Write out the passage on industrial change in occupied Japan word for word, from "Japanese industry leaders" up to and including "Communications Section (CCS).".

• _Text segment_
....
= Industrial change in occupied Japan =

Japanese industry leaders began to turn their manufacturing establishment around after World War II under the United States-led Allied occupation.

== The American Occupation's Industrial Consultancy ==
The most popular Japanese radio program in the 1950s is reputed to have been "Quality for Foremen." This emphasis on shop-floor leadership began through the intervention of three civil communications engineers who were part of the American occupation: Frank Polkinghorn, Charles Protzman, both from AT&T, and Homer Sarasohn of MIT's Radiation Laboratory, who headed the occupation's Civil Communications Section (CCS).
The Japanese had been trying to introduce scientific management practices, common in America, since 1913, and their failure to make changes contributed to their losing World War II. Japanese industries' leadership had been purged by the MacArthur occupation. This removed 2 obstacles to change: the rigid social stratification of business (which meant that communication flowed one way only), and the lack of technical qualifications in both management and the workforce. Japanese management, according to Bunzaemon Inoue (late President of Sumitomo Rubber) was "all line, no staff." The CCS section introduced seminars for electronics industry leaders in 1949, and expanded versions of these CCS Seminars as they were called, may have stimulated some of the interest in the "Quality for Foreman" show.
....
• _Given data_
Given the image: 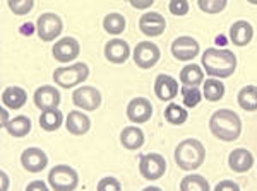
....
• _Finished answer_
Japanese industry leaders began to turn their manufacturing establishment around after World War II under the United States-led Allied occupation.

== The American Occupation's Industrial Consultancy ==
The most popular Japanese radio program in the 1950s is reputed to have been "Quality for Foremen." This emphasis on shop-floor leadership began through the intervention of three civil communications engineers who were part of the American occupation: Frank Polkinghorn, Charles Protzman, both from AT&T, and Homer Sarasohn of MIT's Radiation Laboratory, who headed the occupation's Civil Communications Section (CCS).